Going through my literature I came across an interesting but slightly macabre paper with the innocent title “Seasonal water availability predicts the relative abundance of C3 and C4 grasses in Australia” (by Murphy and Bowman, 2007).  In short, the paper discusses the species distribution and optimal growing conditions of C3/C4 grasses. Differences in the photosynthetic pathway of C4 grasses allows them to function at temperatures exceeding those optimal for C3 grasses. However, not only temperature limits C3 or C4 grass growth but other factors such as the timing of precipitation influences the growth and relative abundance of either group at a given location. Disentangling this relative abundance is required to eliminate potential biases when estimating carbon uptake by the terrestrial biosphere.

The authors tackled the question of relative C3/C4 abundance and diversity across a large geographical extent, by using a common technique in ecology namely transects of quadrats scattered across the Australian continent. Sadly, this is time intensive to establish and measure these quadrats. However, a macabre twist to this story helps to scale these measurements. Dead kangaroos to be precise.

Kangaroos eat a ton of grass. These grasses, depending on their photosynthetic pathway (C3 or C4), will show differences in their 13C stable isotope composition.

Isotopes are atoms of the same element but with a different atomic mass, due to additional neutrons at it's nucleus. When these atoms do not radioactively decay we call them stable isotopes. Carbon (C) in it's most abundant form has 6 neutrons and 6 protons at it's nucleus, hence called carbon-12 (12C).  Several isotopic forms of carbon exist with carbon-13 (13C) having one and carbon-14 (14C) having two extra neutrons in their nuclei. Of these 14C is unstable, decaying into more stable components. The 13C isotope is stable and will therefore persist.
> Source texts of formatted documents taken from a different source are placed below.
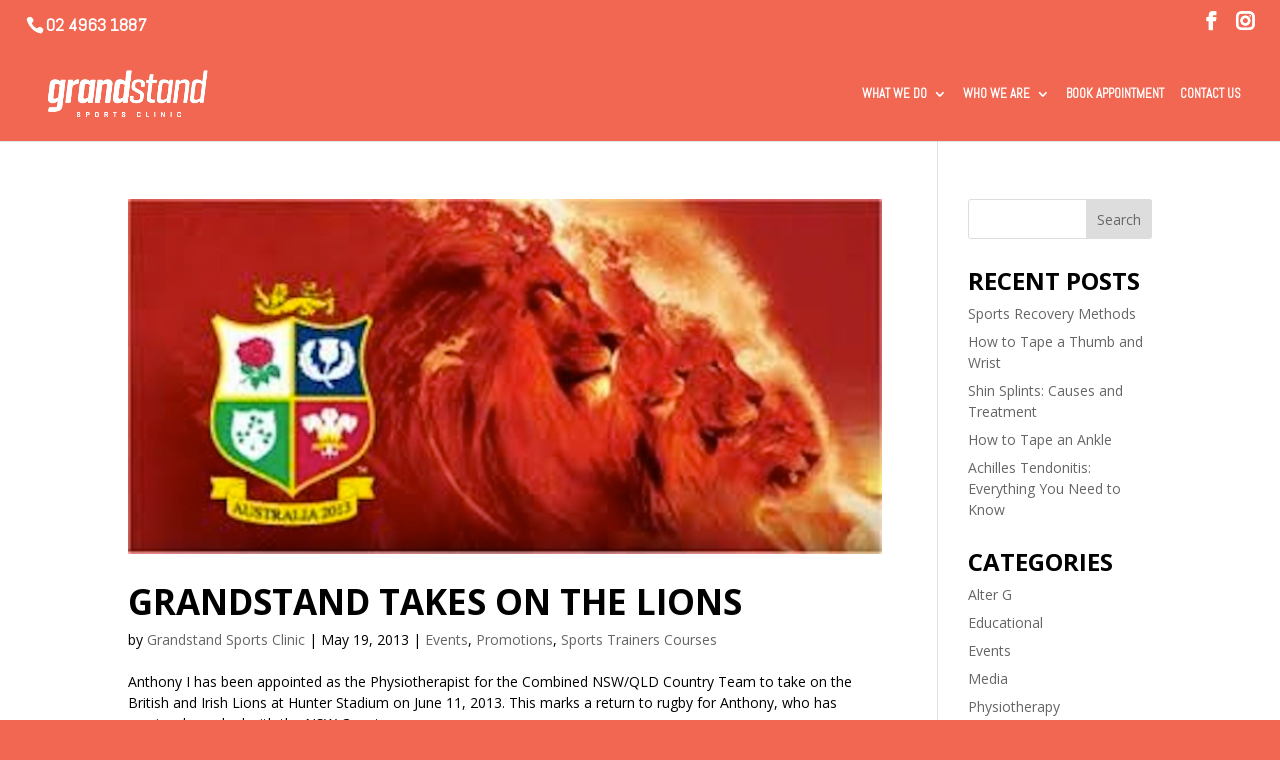

--- FILE ---
content_type: text/css
request_url: https://www.grandstand.clinic/wp-content/themes/psyborg/style.css?ver=4.27.5
body_size: 483
content:
/*
 Theme Name:   psyborg®
 Theme URI:    http://www.psyborg.com.au
 Description:  psyborg customisations to Divi Theme
 Author:       Daniel Borg
 Author URI:   http://www.psyborg.com.au
 Template:     Divi
 Version:      1.0.0
 Tags:         
 Text Domain: 
*/

@import url( '../Divi/style.css' );

/* =Theme customization starts here
-------------------------------------------------------------- */

span.mobile_menu_bar:before {
    color: #fff !important;
}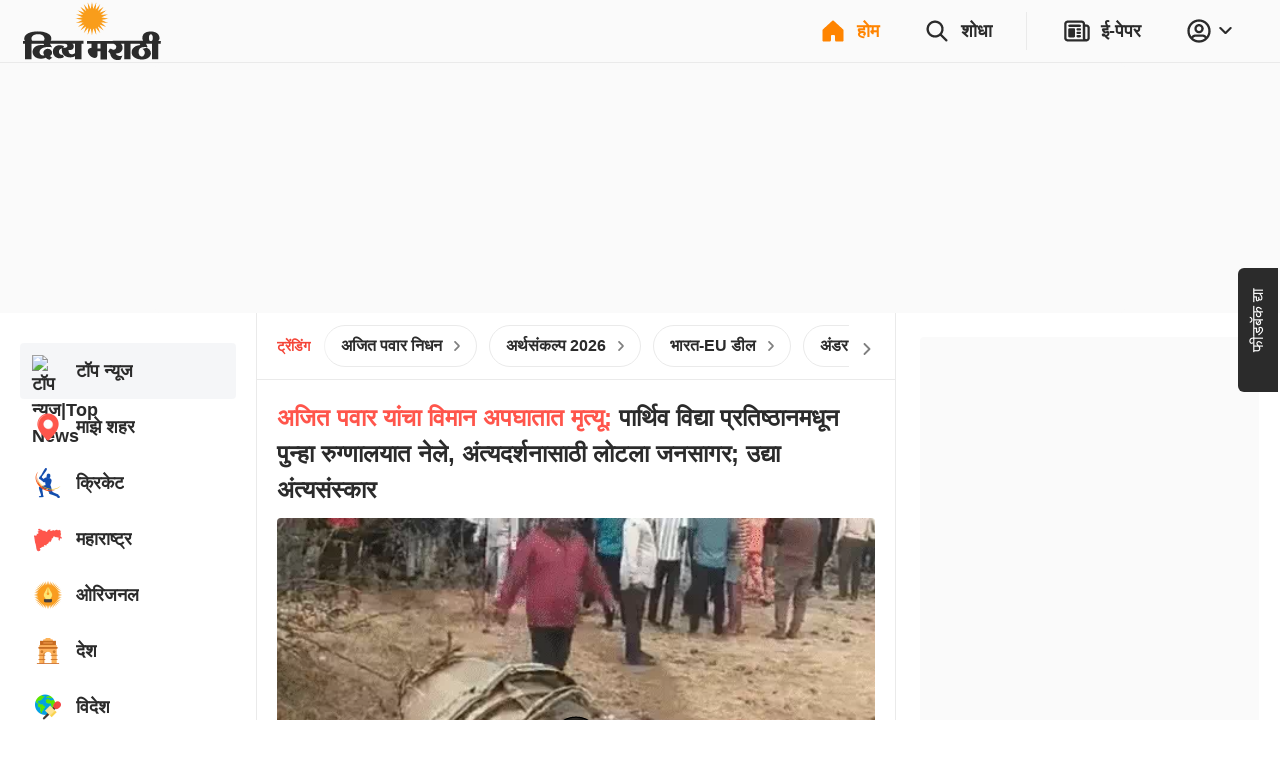

--- FILE ---
content_type: application/javascript; charset=utf-8
request_url: https://fundingchoicesmessages.google.com/f/AGSKWxWk1_FC9T-q4XMYRGMyamhAoy_JCwEct7dYPZAZqxNUoP9uQzxEOiRXyZyaVcN7in8_CUl8QDuZWZp-c_sSH58xNUIcQuGYhMhnvMxObqn444-f0EnjCLV9wWbTa5BQ2WLliPr-vM_Ye68KyaA_mSPKcGzv5f2DSF-LDzfT1TCNGESn8xNmY4wWofvH/__content_ad_&ad_keyword=/ad_parts.-contrib-ads./adplayer.
body_size: -1284
content:
window['950e603f-b143-4311-8137-d63c6026759e'] = true;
And, since you are what you eat (on a molecular level - and organismic level as well I guess) these differences will be reflected in the tissues of the kangaroo. Assuming that kangaroos don’t prefer a particular kind of grass. Both authors used collagen tissue samples of 779 road-killed individuals to calculate the relative abundance of C3/C4 grasses around the road-kill locations. Combining these measurements with climate data, it allowed them to scale the relative abundance of grasses across the whole of Australia. Hence, they potentially removed some bias in estimates of terrestrial biosphere carbon uptake by these grasslands.
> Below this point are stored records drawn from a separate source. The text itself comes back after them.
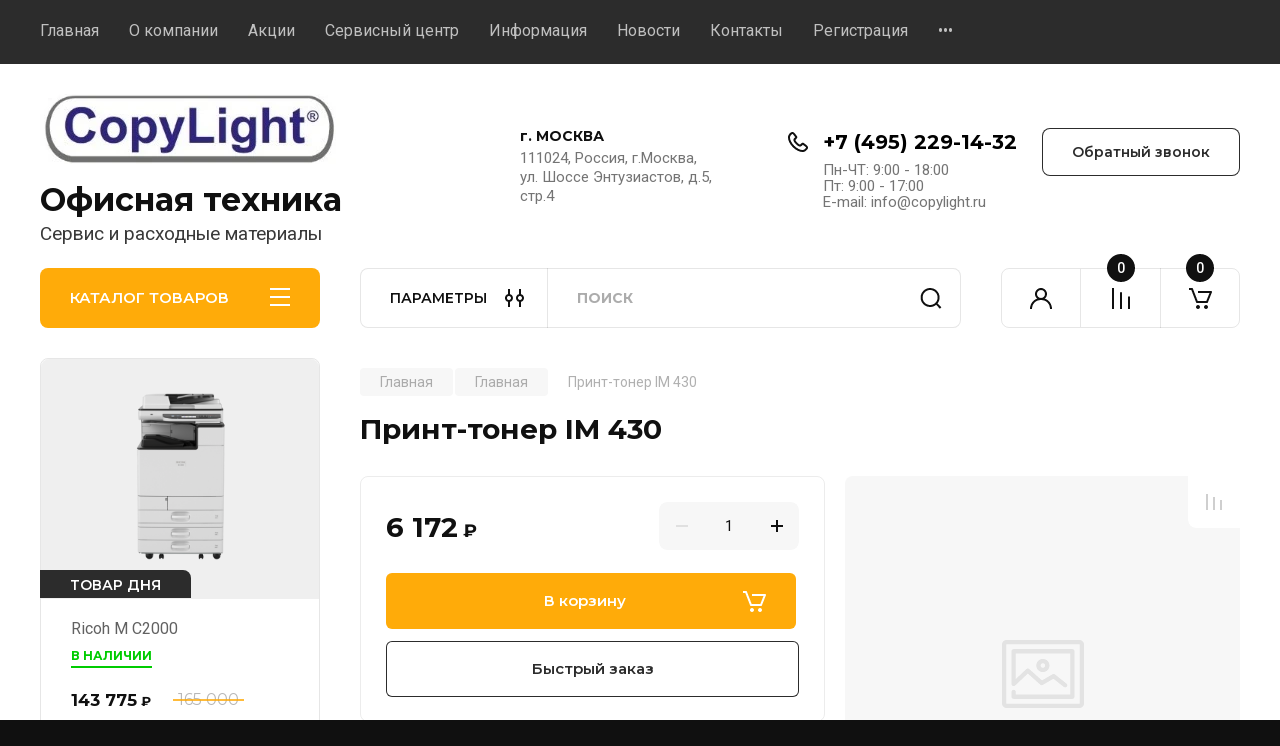

--- FILE ---
content_type: text/javascript
request_url: https://counter.megagroup.ru/194f7a79d6714a0b8e7af358c391889f.js?r=&s=1280*720*24&u=https%3A%2F%2Fcopylight.ru%2Fmagazin%2Fproduct%2Fprint-toner-im-430-1&t=%D0%9F%D1%80%D0%B8%D0%BD%D1%82-%D1%82%D0%BE%D0%BD%D0%B5%D1%80%20IM%20430&fv=0,0&en=1&rld=0&fr=0&callback=_sntnl1769090169240&1769090169240
body_size: 96
content:
//:1
_sntnl1769090169240({date:"Thu, 22 Jan 2026 13:56:09 GMT", res:"1"})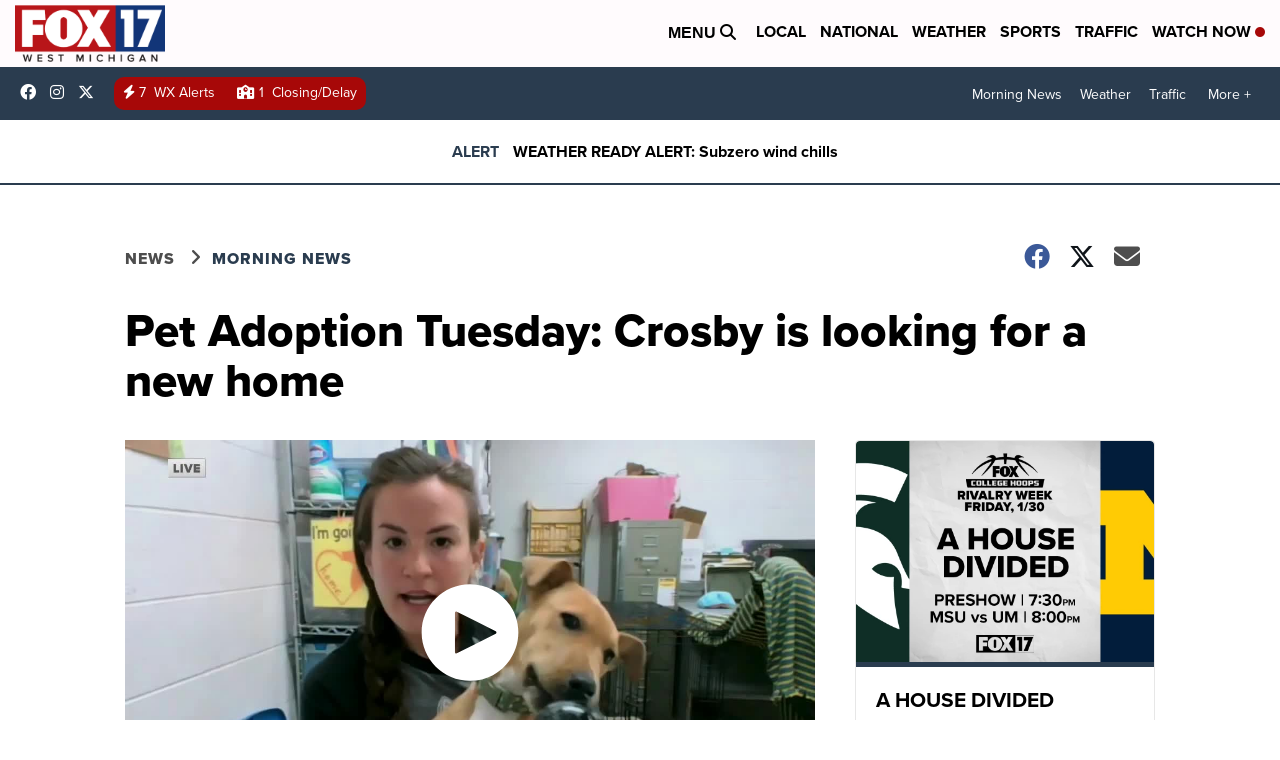

--- FILE ---
content_type: application/javascript; charset=utf-8
request_url: https://fundingchoicesmessages.google.com/f/AGSKWxW-hVEDen5cHq8N1vbg5FTU79PDMGhEMsWLUkBbemDjE_zz4hyRmLJ93PWuzqNsolFOWjro7NbWHcxDMbVzucE7jItdJlMw1yYJqKfswGx_SVJ7uj3FfmcCv5ydIVeAH2tjhVXvgd_5kYYWmgAkaH1O4PNUcRNmjS09EW-C-YufEJQu25BEx4Yn7k0p/_/ads/head._adwriter./ad-pulse./advertisingmodule.-doubleclick.js
body_size: -1290
content:
window['7981549d-6350-4f44-a74d-ce33b1fe6d0e'] = true;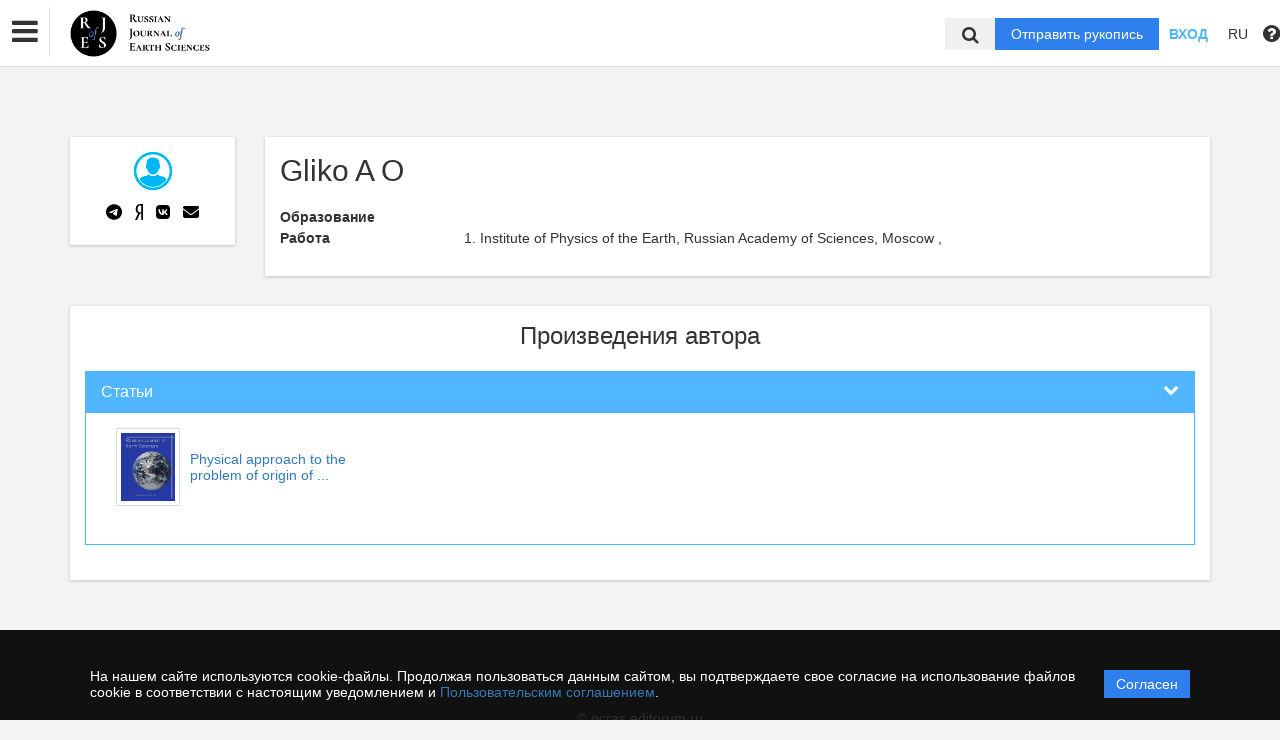

--- FILE ---
content_type: application/javascript; charset=utf-8
request_url: https://rjes.ru/bundles/asu/js/tinymce/plugins/anchor/plugin.min.js
body_size: 616
content:
tinymce.PluginManager.add("anchor",function(a){function b(){var b=a.selection.getNode(),c="",d="A"==b.tagName&&""===a.dom.getAttrib(b,"href");d&&(c=b.name||b.id||""),a.windowManager.open({title:"Anchor",body:{type:"textbox",name:"name",size:40,label:"Name",value:c},onsubmit:function(c){var e=c.data.name;d?b.id=e:(a.selection.collapse(!0),a.execCommand("mceInsertContent",!1,a.dom.createHTML("a",{id:e})))}})}a.addCommand("mceAnchor",b),a.addButton("anchor",{icon:"anchor",tooltip:"Anchor",onclick:b,stateSelector:"a:not([href])"}),a.addMenuItem("anchor",{icon:"anchor",text:"Anchor",context:"insert",onclick:b})});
Although my main interest in this paper was the relation between climate and abundance of C3/C4 grasses I think the paper teaches some valuable lesson in science outside it’s original scope, mainly “the proxy measurement “ (and a rather macabre one).  Furthermore, it can be used as a fun example to show people the unexpected part of science. I assume few Australians would have imagined that a lot of road-killed kangaroos could tell a story about the kind of grasses it once ate and where they grow!